Beyond the Vocoderised prelude, the rhythm and overlying instrumentation sounded more ominous, more autumnal, than "I Feel Love" had done. The singer was a "Mystery Voice" and sounded a bit like Jonathan King (it appears to have been Pete Bellotte). He sings a couple of verses and two choruses which could have swooned their way out of 1968.
But then the song...disappears. There is a break for the synthesised rhythm alone, before the music bubbles up again and quite unexpectedly offers us a new melody and arrangement, with only a wordless female choir (one of whom sounds like Donna Summer herself). The urge to travel, to go forward (long before "going forwards" transmutated into the insufferable mantra soundtracking and undermining every workplace) is as palpable as Kraftwerk's train - but in October 1977 I was startled by the concept of "the song" being steadily dismantled. What was this "pop record"? It was frightening, it was ecstatic, it was avant-garde, it was so patiently elegant. It mimicked the sound of pop being consumed by itself.

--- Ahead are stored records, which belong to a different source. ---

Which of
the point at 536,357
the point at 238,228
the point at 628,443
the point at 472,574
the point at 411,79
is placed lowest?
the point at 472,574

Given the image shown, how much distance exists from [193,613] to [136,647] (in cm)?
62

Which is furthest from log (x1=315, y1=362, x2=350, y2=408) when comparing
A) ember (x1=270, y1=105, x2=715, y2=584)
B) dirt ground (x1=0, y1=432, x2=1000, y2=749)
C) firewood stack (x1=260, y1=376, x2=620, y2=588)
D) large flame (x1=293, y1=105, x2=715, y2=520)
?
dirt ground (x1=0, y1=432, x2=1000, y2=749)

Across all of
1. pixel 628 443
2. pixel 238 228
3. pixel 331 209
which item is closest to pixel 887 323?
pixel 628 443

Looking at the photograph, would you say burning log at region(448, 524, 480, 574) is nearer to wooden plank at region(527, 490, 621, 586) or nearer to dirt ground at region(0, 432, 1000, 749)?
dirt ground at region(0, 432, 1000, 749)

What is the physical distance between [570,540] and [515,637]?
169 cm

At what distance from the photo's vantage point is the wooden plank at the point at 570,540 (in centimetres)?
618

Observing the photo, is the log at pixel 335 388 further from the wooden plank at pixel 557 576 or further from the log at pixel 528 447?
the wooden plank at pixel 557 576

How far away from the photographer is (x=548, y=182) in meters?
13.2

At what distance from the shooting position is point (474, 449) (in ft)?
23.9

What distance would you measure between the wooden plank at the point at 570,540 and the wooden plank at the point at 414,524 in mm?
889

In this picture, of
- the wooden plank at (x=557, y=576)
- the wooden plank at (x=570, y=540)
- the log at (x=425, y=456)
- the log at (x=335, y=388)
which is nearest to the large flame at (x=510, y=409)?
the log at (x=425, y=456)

There was an album, which came out before the single but with which I didn't catch up until later, and it transpired that the single was a series of edited highlights of a quarter-hour piece as episodic but determined as Trans-Europe Express. That first side of the album remains remarkable in itself but possibly devalues the shock impact of the single by dispersing its dynamics, explicating its imposing compactness. The single of "Eternity," constructed in precise reverse of "Sound And Vision," suggested with neonlit harshness that we probably were alone, if not unobserved. But it was so nice and polite in its fetid precision. I wouldn't have gleaned that if Paul Burnett hadn't spoken over the fadeout on my Certron (3 for £1 - they weren't brilliant, but they were cheap) blank C90. These inelegant things, you see, taught me about catching, listening to and retaining feelings for pop music, much more than any shelves would have managed.